'Conserving wildlife and ancient landscape'


Registered Charity Number: 702488 

HABITATS: Woodland
Lowland Mixed Deciduous Woodland is a priority habitat under the UK Biodiversity Action Plan (BAP), spanning a variety of distinctive woodland types, reflecting differences in soil and topographical conditions. It is broadly characterised by the predominance of native broadleaf tree and shrub species. The Trust owns or assists in the management of a number of important woodland sites.

Bluebells, Kemerton Wood


Aldwick Wood SSSI

Owned by Kemerton Estate, Aldwick wood on Bredon Hill is a 27 acre (11 ha) area of Ancient Semi-Natural Woodland (dating from pre-1600). It has been designated SSSI and SAC as it provides habitat for nationally important insect fauna associated with decaying timber, in particular the violet click beetle. The tree layer is dominated by ash, sycamore and common oak, with a shrub layer of hazel, hawthorn and elder. The ground flora is composed mainly of nettle, dog’s mercury, wild garlic and common dog-violet. The wood is also extremely rich in fungi. Many bird species breed here, including song thrush, buzzard, great spotted woodpecker, tawny owl, blackcap, willow warbler and chiffchaff. In winter, large numbers of redwing, fieldfare and mistle thrush roost here. Redstart and pied flycatcher occasionally pass through the wood on migration, while black kite has also been recorded here. Management includes the staged removal of sycamore, the planting of common oak grown from local acorns, and the construction of deer exclosures to promote natural regeneration. Many dead trees are left standing to provide habitat for dead-wood beetles.

Aldwick Wood SSI


Kemerton Wood & Arboretum

The Trust assists in the management of Kemerton Wood and Arboretum, 111 acres (45 ha) of plantation woodland between Bredon and Kemerton. The wood was planted gradually in small blocks between 1968 and 2009. The species composition is dominated by native broadleaf species such as common oak, ash, birch, beech, cherry, alder, lime, field maple and hazel. Within the woodland is a collection of ‘exotic’ trees, many of which are scarce or threatened in their native environments. They have been grown from seeds collected in the wild, and planted out along paths and rides in Kemerton Wood.

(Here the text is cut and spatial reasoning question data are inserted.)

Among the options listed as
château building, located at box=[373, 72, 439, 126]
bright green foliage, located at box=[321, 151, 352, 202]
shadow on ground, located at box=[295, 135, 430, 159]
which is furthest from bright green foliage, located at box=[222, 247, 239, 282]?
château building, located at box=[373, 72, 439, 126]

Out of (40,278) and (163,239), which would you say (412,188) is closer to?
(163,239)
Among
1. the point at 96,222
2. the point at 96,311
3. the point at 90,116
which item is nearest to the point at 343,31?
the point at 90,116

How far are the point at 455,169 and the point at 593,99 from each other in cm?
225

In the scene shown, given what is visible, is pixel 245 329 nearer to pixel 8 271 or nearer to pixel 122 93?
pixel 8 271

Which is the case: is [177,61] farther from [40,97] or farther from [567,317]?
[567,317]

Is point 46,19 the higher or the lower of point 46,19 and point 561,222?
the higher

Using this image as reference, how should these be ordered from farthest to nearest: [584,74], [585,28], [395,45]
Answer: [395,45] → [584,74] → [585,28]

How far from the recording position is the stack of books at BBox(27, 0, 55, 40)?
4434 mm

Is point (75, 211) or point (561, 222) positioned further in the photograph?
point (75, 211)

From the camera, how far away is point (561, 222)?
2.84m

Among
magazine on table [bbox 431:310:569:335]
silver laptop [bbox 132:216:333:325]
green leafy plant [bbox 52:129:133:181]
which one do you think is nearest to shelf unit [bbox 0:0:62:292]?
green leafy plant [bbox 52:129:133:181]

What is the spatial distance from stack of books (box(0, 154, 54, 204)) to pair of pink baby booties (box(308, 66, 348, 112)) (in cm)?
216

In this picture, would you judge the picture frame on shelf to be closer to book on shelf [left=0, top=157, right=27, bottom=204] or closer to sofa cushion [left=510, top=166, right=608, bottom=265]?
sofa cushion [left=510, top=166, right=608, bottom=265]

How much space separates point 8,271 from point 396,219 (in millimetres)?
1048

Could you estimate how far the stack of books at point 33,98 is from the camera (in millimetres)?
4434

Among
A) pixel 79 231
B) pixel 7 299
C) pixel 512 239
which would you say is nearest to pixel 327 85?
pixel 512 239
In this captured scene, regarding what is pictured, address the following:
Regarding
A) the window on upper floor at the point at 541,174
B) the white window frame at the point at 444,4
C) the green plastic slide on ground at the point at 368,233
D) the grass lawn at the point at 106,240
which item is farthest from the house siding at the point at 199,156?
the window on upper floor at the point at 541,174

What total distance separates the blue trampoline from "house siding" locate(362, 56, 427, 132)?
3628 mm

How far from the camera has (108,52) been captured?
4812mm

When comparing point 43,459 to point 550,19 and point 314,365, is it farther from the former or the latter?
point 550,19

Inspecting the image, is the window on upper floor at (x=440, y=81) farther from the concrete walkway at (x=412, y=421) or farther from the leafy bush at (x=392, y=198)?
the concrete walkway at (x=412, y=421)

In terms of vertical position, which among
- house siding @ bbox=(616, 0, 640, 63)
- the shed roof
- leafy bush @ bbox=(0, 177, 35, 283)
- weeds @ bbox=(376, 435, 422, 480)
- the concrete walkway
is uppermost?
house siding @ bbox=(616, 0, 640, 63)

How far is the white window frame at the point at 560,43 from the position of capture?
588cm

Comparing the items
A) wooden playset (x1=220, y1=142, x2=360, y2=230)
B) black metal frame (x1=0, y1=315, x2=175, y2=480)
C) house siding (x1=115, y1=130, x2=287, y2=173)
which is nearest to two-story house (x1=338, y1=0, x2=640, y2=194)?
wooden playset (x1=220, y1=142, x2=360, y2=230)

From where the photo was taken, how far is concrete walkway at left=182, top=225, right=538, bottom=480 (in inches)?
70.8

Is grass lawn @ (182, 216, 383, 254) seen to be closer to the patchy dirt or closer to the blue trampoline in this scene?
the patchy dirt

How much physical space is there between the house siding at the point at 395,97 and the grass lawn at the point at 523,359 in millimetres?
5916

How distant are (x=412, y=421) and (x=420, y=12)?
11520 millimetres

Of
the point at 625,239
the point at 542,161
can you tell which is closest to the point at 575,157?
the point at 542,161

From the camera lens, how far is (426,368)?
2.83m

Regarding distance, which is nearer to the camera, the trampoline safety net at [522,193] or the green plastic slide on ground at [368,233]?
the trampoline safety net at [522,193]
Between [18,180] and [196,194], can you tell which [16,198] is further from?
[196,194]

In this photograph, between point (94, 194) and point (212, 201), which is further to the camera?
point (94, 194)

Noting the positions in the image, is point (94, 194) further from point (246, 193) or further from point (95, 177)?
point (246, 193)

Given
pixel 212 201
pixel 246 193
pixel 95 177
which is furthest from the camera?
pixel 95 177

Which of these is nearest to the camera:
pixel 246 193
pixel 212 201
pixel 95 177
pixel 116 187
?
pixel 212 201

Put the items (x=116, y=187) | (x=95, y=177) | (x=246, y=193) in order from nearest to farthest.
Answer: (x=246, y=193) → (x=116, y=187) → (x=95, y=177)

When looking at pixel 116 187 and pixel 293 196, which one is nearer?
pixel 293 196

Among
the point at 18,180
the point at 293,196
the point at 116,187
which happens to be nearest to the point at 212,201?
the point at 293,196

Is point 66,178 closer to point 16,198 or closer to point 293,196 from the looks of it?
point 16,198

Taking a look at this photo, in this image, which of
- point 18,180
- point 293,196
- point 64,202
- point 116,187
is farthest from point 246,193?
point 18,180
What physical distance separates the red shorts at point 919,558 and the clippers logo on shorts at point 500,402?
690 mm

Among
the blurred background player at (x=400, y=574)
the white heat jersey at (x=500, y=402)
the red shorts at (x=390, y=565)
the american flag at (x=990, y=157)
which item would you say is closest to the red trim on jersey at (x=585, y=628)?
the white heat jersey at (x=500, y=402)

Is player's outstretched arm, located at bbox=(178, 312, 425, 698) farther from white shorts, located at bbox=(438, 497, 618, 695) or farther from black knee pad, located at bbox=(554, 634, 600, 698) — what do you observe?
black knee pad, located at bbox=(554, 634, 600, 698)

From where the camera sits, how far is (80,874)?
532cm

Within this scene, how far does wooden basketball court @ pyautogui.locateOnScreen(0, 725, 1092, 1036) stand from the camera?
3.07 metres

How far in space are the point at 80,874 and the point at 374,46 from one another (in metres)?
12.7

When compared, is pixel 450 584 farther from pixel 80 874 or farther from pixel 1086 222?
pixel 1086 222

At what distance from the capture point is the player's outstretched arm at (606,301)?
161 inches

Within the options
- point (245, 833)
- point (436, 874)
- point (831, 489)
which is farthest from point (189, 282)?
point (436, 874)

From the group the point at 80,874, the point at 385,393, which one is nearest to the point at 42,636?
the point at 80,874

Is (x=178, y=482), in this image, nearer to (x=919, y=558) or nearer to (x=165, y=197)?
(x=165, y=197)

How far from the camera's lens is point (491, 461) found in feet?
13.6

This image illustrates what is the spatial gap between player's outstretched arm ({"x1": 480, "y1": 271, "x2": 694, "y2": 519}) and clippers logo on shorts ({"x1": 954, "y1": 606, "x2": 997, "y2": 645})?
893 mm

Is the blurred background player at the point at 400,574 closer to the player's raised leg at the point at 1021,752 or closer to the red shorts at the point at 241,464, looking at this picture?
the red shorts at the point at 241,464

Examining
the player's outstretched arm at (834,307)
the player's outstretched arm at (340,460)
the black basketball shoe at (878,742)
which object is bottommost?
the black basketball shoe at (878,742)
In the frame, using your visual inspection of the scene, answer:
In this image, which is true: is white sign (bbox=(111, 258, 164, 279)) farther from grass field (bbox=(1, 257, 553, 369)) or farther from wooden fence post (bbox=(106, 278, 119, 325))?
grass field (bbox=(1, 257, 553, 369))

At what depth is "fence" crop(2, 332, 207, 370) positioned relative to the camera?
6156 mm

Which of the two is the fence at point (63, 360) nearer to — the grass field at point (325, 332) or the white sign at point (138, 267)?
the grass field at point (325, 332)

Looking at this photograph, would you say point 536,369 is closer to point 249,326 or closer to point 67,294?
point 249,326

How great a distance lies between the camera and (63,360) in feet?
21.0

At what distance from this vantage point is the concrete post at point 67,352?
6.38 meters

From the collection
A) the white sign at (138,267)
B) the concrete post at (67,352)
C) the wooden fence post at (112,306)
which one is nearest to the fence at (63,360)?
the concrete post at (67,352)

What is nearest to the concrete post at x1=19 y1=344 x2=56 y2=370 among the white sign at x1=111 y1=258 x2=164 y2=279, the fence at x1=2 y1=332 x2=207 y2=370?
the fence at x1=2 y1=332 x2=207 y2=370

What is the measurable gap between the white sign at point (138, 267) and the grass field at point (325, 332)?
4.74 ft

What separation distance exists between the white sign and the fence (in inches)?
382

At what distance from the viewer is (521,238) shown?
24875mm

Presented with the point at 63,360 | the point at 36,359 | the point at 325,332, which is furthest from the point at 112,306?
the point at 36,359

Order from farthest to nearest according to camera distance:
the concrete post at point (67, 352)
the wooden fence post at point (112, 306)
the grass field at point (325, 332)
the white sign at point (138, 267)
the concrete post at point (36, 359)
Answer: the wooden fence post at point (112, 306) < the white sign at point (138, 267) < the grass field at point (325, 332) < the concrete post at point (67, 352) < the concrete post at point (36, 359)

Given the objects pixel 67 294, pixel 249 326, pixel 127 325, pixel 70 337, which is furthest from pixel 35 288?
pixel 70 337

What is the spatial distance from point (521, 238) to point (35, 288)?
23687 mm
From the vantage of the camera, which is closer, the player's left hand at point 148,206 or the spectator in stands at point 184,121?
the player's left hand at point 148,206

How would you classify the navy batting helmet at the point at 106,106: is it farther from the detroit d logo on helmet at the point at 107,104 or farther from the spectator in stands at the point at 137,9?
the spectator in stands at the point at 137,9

As Kemerton Wood is a relatively young plantation, it has not yet developed the complex biodiversity characteristic of ancient woodland. The Trust has been helping to accelerate this process by under-planting trees with locally native shrub species, such as guelder rose, hawthorn, yew, holly, spindle, privet and elder. It has also conducted experiments into enriching the field layer, by introducing leaf litter containing seeds, fungal spores, invertebrates and microbes from nearby ancient woodland. For more information, please visit the ‘Leaf litter trials’ section on our Surveys & research page. The Trust also maintains log piles and beetle lodges as well bird and bat boxes, to encourage a more diverse fauna.

Beetle LodgeBeetle Lodge, Kemerton Wood

Bat Box









Bat Box, Kemerton Wood


Tree Nursery

The Trust manages a nursery for propagating native trees, shrubs and wildflowers. Seeds are collected locally for use in the Trust’s reserves. A careful record is kept of collection sites and dates, as well as of planting dates and locations. At its peak (1999-2000) the nursery propagated around 500 trees and shrubs per year.